Two of the country's best known universities are to set up research centres aimed at promoting a better understanding of Islam.Any chance that these research programs will be the slightest bit objective?
Cambridge and Edinburgh universities will share a £16m endowment from Prince Alwaleed bin Talal Abdulaziz al-Saud, a member of the Saudi Arabian royal family and chairman of the Kingdom Foundation – a charitable and philanthropic foundation set up to alleviate suffering around the world.
Both universities, members of the 20-strong Russell Group, which represents the leading research institutions, will set up study centres with the aim of fostering better understanding between the Muslim world and the West.

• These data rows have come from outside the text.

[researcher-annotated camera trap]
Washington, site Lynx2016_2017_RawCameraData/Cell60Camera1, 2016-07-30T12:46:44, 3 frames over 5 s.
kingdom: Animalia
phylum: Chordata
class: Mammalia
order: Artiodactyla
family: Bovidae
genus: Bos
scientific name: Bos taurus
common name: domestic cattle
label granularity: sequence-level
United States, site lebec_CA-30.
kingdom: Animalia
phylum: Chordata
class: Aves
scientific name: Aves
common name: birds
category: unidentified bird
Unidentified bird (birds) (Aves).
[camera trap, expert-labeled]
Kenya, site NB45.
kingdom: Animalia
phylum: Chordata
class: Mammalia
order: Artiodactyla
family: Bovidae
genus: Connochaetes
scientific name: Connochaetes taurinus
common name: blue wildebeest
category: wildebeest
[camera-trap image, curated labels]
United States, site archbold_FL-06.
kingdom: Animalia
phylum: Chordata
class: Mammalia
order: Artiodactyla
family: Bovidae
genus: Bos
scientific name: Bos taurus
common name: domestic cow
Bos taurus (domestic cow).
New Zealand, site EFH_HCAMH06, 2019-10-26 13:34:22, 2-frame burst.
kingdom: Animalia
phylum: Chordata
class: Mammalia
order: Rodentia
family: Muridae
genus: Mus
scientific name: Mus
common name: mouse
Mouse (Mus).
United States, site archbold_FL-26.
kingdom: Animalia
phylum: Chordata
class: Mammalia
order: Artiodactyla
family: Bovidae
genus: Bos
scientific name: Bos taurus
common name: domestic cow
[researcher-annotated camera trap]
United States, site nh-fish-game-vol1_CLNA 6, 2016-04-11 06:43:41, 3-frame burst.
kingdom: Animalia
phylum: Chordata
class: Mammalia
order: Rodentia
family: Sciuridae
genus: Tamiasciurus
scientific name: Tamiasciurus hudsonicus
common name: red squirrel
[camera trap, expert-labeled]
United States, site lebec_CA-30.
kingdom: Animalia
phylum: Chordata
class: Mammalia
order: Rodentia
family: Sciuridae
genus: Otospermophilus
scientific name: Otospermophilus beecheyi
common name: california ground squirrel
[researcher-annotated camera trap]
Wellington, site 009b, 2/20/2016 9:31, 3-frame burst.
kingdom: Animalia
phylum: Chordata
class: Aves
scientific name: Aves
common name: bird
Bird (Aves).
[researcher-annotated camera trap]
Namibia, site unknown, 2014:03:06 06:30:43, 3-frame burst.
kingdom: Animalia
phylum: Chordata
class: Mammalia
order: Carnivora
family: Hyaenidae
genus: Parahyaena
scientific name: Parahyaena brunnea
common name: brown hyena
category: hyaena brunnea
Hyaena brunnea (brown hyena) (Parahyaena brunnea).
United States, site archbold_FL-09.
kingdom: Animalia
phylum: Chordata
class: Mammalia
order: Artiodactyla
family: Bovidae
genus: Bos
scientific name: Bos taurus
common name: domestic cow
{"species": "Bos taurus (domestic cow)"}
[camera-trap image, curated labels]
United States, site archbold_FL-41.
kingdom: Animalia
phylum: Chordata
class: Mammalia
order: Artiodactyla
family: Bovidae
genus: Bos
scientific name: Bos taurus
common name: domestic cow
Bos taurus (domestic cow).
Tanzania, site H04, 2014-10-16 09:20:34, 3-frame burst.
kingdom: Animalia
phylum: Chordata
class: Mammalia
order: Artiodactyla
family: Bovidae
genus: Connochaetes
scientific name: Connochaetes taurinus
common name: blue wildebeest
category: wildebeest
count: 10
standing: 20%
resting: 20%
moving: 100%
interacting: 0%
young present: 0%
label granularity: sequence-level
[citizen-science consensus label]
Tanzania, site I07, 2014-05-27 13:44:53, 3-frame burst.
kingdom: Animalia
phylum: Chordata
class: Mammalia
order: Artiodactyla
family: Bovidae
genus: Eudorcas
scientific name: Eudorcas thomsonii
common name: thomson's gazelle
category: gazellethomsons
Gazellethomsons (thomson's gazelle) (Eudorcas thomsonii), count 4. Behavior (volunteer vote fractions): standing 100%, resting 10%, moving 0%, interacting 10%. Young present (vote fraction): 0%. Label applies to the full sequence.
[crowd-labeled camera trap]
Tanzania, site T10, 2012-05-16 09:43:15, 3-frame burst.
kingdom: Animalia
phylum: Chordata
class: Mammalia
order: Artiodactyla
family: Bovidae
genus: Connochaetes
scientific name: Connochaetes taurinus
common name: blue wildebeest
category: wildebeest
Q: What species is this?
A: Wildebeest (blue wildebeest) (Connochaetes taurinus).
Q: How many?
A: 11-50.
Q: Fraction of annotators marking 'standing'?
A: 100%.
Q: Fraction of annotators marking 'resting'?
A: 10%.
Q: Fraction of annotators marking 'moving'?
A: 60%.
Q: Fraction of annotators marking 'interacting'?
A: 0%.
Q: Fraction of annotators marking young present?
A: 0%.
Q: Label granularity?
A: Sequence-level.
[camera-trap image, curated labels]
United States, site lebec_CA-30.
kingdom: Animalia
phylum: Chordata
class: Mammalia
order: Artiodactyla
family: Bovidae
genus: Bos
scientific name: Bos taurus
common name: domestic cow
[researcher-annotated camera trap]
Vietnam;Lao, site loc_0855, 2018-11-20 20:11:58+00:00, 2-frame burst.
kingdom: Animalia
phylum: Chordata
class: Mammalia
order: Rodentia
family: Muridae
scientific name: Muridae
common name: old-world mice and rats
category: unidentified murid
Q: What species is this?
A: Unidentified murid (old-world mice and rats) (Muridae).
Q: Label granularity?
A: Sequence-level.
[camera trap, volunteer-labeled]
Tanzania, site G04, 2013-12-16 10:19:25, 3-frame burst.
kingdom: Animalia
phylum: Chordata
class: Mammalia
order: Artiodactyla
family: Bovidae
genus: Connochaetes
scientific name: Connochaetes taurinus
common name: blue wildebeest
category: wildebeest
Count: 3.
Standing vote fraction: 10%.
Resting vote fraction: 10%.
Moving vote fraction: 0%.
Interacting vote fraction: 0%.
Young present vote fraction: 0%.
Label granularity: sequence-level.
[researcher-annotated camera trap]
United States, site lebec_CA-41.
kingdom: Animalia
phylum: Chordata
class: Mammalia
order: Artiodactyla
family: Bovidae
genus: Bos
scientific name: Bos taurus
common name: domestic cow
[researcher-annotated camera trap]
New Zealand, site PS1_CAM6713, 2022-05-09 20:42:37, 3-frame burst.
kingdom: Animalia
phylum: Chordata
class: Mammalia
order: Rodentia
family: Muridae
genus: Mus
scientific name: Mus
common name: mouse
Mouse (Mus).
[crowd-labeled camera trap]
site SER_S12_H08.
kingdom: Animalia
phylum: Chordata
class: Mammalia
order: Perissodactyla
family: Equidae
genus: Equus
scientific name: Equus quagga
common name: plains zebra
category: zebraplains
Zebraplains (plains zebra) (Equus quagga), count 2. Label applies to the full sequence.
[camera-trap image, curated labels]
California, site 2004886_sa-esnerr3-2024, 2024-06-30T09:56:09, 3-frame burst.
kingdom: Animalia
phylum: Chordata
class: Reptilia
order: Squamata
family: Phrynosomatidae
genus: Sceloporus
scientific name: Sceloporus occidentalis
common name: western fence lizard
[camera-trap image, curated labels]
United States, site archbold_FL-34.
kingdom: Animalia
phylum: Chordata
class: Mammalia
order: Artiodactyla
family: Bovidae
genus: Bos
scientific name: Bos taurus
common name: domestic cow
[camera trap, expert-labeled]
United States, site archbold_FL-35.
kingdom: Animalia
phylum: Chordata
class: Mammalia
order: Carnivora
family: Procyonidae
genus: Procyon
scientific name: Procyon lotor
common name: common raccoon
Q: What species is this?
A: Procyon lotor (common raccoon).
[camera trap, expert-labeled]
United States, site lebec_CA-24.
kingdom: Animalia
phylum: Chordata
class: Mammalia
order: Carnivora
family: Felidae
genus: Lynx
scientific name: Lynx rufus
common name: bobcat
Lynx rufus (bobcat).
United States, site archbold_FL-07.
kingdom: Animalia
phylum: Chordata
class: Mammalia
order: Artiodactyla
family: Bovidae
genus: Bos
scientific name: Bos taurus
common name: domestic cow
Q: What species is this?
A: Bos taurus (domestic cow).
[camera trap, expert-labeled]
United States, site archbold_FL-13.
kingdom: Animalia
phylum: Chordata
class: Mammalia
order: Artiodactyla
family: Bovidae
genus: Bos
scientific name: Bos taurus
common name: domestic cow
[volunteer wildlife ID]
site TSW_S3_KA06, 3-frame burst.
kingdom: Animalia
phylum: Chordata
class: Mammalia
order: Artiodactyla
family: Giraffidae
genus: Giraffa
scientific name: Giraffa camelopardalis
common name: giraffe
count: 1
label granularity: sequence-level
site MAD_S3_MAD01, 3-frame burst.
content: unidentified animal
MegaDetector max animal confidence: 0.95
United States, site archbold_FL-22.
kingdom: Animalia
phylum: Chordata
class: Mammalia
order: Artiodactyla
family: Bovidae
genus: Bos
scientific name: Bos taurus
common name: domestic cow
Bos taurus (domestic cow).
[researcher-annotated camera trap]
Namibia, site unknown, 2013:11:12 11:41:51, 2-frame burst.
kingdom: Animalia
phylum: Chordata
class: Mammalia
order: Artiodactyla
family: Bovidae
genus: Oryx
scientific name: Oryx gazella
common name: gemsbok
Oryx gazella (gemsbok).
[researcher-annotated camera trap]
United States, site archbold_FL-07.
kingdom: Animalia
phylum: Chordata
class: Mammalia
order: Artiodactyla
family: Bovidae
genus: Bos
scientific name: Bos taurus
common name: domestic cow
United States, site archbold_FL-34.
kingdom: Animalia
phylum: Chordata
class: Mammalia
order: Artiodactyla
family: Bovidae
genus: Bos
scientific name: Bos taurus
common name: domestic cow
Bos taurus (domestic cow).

In Cambridge, the HRH Prince Alwaleed Bin Talal Centre of Islamic Studies will seek to develop a "constructive and critical awareness of the role of Islam in wider society". There will be research programmes on Islam in the UK and Europe and the portrayal of Islam in the media. Public lectures, conferences and summer schools will be organised to promote better understanding, with policy makers from both worlds invited to become visiting fellows at the centre.
The Kingdom Foundation is specifically set up as a conduit for Islamic propaganda with a few dollars spent on Islamic-only charities, not to "alleviate suffering around the world." A short glance at where they spend their money shows that the foundation will give a couple of hundred thousand dollars to various Arab and Islamic causes, a pittance compared to the $30 million being spent on propaganda here and the $40 million spent at Harvard and Georgetown.
And as we've seen before, whenever Muslims claim to be interested in "fostering better understanding" or "dialogue" between Muslims and the West, they always mean propaganda, with no interest at all in Muslims understanding the West.